Youth is (Not) Wasted on the Young.

You have probably heard the saying that “Youth is wasted on the young.” The idea is that younger people don’t know how good they have it or may take their youth for granted. I used to buy into that. Not any more.
I had an epiphany recently. I went to see a dueling piano band at Howl at the Moon in Philadelphia. They were fantastic. I love live music and the energy and talent was palatable.
When I first was there, it was not even 8 PM yet. I enjoyed listening to them play and the room was yet to be filled but represented people of different age groups – from 20s through much older. By 10 PM, the demographic noticeably changed where the room was packed with college aged kids. I have to say, that by the time they celebrated another person’s 21st birthday, I decided I did not have enough beer in me to deal anymore…that and the music selection noticeably changed.
It is important to know when to leave and by 10:30, it was time. I am not 21 and there is a difference. That being said, watching so many young people raising arms in the air while spilling drinks on each other, smiling, dancing – you get the picture – did make me reflect. When does this type of fun stop for the rest of us? Why does acting stupid and enjoying friends with song, dance and an adult beverage every now and then often get relegated to the wedding or Bar Mitzvah ceremony?
I don’t think youth is wasted on the young at all. I think those guys know exactly how good they have it. That’s why they are celebrating so much. Inherently, all they have to do is look around at their parents, their bosses, teachers – basically anyone born before 1990 and see how their lives are most likely to turn out. Carpe Diem is their mantra. Youth is not wasted on the young – it is ignored by the rest of us.
I say “it” and not “they” because I am really referring to the state of youthfulness.
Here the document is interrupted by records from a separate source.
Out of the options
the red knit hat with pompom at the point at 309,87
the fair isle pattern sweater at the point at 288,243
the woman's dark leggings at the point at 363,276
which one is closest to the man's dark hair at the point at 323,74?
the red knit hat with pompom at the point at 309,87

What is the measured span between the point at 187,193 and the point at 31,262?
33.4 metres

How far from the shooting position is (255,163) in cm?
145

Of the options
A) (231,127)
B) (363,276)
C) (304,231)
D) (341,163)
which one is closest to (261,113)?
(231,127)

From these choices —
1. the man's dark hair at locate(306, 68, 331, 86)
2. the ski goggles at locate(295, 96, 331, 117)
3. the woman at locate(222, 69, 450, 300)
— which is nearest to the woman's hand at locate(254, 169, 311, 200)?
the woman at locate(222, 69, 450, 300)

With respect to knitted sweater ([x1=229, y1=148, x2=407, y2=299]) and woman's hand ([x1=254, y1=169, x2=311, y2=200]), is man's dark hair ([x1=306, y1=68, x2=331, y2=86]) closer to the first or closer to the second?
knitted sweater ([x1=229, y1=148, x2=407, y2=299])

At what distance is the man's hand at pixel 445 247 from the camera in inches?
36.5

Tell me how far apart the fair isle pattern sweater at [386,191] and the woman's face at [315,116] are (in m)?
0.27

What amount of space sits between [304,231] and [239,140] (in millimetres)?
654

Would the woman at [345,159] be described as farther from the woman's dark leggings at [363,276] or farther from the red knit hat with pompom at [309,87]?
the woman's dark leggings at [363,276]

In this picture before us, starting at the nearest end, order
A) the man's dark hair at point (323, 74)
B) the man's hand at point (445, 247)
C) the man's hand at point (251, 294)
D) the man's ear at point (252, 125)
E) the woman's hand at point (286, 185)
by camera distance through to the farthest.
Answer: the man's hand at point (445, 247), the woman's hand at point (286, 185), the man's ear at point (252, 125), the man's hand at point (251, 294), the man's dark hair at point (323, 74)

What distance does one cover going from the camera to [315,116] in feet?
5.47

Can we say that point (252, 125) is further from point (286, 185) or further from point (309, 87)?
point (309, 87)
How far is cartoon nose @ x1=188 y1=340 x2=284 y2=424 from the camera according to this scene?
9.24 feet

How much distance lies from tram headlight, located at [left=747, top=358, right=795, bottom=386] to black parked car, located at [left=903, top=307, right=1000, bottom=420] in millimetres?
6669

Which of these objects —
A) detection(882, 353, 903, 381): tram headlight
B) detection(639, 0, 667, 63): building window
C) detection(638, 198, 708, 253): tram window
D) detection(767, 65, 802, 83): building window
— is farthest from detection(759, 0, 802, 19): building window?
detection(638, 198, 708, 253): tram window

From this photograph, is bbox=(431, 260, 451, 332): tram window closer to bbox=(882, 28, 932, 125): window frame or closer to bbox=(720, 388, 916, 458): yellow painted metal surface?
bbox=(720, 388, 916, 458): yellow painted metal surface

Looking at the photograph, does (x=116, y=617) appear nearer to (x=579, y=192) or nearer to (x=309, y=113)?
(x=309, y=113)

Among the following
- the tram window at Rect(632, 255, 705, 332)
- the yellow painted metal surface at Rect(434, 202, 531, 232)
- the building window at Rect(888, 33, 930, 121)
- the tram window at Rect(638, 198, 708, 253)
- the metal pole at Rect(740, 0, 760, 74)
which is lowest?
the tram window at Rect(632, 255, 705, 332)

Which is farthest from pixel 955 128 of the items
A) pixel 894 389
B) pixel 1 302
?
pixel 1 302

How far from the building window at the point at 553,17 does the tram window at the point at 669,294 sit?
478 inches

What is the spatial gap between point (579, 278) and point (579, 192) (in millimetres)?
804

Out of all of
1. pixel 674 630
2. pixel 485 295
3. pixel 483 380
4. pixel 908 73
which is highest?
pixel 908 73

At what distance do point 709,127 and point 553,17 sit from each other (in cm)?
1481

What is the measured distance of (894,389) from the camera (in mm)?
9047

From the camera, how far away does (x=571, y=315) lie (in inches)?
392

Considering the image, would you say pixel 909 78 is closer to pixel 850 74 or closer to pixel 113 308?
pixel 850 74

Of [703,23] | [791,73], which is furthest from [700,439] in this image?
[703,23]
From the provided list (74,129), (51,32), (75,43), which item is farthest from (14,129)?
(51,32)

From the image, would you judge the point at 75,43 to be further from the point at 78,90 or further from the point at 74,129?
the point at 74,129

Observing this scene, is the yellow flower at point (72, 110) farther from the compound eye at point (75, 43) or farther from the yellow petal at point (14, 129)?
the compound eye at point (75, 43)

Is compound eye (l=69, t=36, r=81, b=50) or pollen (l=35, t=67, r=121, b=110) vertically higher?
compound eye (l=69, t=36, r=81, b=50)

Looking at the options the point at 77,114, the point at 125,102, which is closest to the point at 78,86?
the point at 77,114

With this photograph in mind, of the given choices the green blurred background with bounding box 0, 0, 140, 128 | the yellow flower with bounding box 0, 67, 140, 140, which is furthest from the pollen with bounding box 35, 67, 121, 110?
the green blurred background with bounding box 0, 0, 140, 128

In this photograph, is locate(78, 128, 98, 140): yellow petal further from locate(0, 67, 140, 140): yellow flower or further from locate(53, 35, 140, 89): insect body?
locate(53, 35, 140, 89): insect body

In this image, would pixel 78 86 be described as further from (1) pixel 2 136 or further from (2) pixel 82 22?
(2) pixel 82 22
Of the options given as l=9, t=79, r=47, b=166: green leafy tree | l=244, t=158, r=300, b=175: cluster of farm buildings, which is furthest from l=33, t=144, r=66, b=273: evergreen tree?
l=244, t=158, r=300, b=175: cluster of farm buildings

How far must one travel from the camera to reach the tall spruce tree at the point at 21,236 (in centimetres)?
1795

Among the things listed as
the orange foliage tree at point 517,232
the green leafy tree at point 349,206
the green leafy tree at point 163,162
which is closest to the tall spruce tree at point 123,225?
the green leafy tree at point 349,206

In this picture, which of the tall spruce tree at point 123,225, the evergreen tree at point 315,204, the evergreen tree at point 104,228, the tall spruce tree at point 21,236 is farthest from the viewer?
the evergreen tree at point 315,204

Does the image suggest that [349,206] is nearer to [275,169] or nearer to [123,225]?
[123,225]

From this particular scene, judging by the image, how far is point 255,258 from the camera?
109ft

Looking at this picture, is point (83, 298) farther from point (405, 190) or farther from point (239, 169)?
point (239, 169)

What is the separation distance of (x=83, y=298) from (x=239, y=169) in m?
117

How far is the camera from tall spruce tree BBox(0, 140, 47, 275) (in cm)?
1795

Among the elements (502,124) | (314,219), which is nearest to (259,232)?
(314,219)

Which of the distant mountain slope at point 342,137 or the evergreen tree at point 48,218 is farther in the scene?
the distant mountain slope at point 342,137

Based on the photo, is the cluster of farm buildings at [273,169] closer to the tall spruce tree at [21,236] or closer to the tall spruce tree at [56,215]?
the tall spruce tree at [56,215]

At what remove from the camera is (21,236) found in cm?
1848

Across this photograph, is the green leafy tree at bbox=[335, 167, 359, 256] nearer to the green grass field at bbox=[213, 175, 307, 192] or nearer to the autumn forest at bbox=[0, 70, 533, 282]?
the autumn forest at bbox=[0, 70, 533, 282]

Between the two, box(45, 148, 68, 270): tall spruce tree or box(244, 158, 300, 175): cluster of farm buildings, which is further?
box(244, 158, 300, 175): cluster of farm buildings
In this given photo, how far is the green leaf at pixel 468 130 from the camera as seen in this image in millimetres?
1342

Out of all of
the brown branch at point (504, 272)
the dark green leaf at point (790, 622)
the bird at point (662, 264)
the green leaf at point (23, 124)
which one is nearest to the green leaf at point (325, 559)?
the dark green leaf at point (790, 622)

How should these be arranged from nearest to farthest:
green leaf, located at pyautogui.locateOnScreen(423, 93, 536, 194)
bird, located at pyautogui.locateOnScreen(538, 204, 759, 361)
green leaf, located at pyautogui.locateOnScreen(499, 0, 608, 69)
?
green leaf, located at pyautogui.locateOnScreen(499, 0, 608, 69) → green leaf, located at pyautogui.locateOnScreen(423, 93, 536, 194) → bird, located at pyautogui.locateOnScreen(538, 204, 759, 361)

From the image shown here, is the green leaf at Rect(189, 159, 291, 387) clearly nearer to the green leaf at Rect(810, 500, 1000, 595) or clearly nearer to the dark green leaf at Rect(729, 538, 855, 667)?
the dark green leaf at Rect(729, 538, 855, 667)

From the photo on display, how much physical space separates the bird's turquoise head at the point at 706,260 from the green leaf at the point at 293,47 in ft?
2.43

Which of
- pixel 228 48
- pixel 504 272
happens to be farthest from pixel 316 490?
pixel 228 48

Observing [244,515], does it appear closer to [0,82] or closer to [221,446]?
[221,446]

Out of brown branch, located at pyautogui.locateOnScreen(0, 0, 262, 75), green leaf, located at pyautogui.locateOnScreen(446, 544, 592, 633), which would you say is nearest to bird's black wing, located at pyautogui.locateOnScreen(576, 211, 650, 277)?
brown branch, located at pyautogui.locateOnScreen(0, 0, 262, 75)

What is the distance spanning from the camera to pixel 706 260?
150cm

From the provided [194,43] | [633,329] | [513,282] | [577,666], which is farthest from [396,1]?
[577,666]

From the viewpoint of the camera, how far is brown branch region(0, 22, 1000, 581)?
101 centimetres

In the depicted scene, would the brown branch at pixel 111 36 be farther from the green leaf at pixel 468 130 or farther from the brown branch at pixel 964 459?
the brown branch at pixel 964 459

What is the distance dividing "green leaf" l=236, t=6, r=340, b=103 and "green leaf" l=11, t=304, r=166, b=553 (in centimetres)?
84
To me, the distinction between being youthful and “acting your age” is the same distinction between being confident but “not being arrogant or cocky”. It is subtle but distinct nuance.
I am not convinced that people really get that, particularly in our good vs. evil society that is referenced on Facebook, Fox News, CNN, etc. Admittedly, I think I struggled with this distinction for a long time. It was why I kept my hair short, my comedy relegated to a notebook never to leave my pocket, my music hidden in an iPhone app and my voice suppressed with the exception of a few friends.
Youthfulness is about expression and exploration and there is no reason at all that this needs to stop once someone enters “the real world.”. How does someone even experience the real world without expression or exploration? I think these two things are part and parcel of innovation, learning valuable lessons and living. It is really about ignoring fear. Exploring new things and expressing oneself are very vulnerable things to do. They often lead to embarrassment, failure and things that are not as acceptable as you grow older. But it is incredibly exciting at the same time. Maybe that is why some people say “life is a roller coaster” – it is scary but a thrill.
It is not a coincidence that so many successful artists and entrepreneurs are so damn young. They’re not smarter than people twice their age. They are just more fearless. They have chosen not to make excuses for their passions or their approach regardless of what people think.
We could do so much more if we didn’t think of youth as an age demographic and rather as a state of mind. I am hopeful. Now if we can get the rest of society to catch up, we could really do something.